Calamités : Tout bascule en moins d’une minute

Rédaction Vendée agricole

Dimanche dernier au petit jour, le bourg de Saint-Hilaire-le-Vouhis a été frappé par une tornade. Une exploitation en a fait aussi les frais. Reportage.

Seul le bruit des tronçonneuses et des manitous fend le silence qui s’est abattu sur le centre bourg de Saint-Hilaire-le-Vouhis. Après le passage de la tornade de dimanche dernier à  7 heures du matin,  les habitants pansaient encore leurs plaies lundi. La rue principale est désormais dégagée. Mais les traces de ce mauvais coup de vent sont bien présentes.  Les habitants ont paré au plus urgent. Sur les toits des maisons, ils ont installé des bâches pour isoler les maisons et dans les jardins, ils ont entassé les branches et les troncs des arbres déracinés. Juste à la sortie du bourg, la ferme des Brigardières n’a pas été épargnée. Les agriculteurs ont déjà nettoyé les abords. Ici aussi, les agriculteurs ont dû rassembler des branches, des morceaux de PVC d’une cabane de jardin d’un voisin, des amas de ferrailles, des ardoises de l’église, des ardoises tombées sur les tas d’ensilage et des tôles de la toiture d’une stabulation.

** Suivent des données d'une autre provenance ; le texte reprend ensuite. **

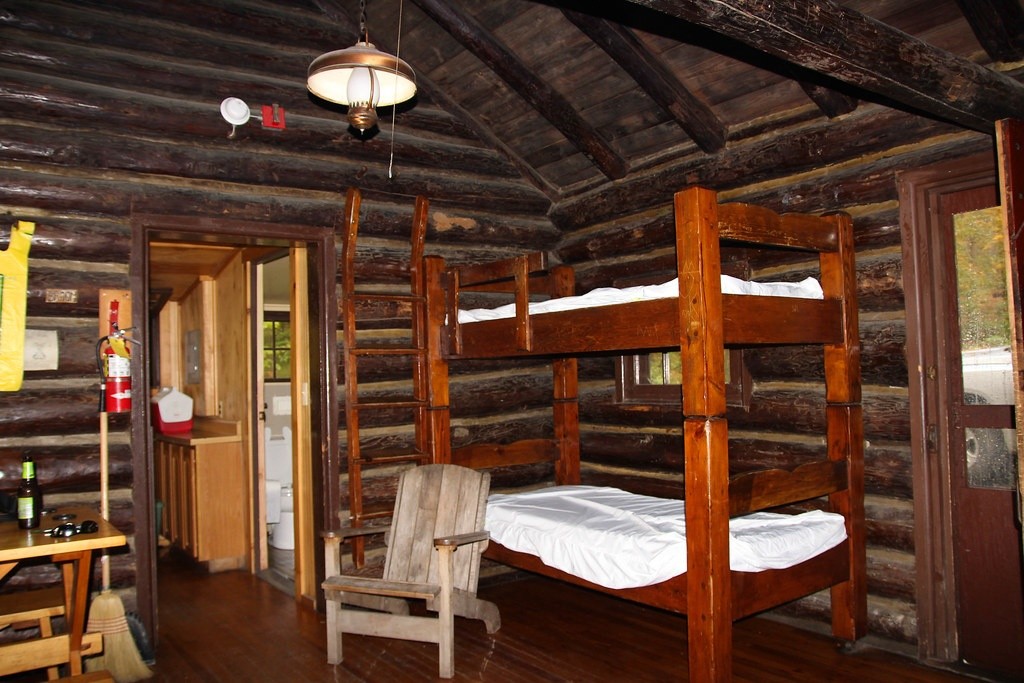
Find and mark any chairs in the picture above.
[321,462,501,680]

Devant une des chèvreries, le portail jonche le sol, arraché et plié par le vent, Un peu plus loin, c’est l’atelier de réparation du matériel agricole qui n’a plus de toit. Et, plus impressionnant encore, derrière les chèvreries, le hangar au matériel agricole a été soulevé et déplacé de deux mètres avec ses plots de fondations.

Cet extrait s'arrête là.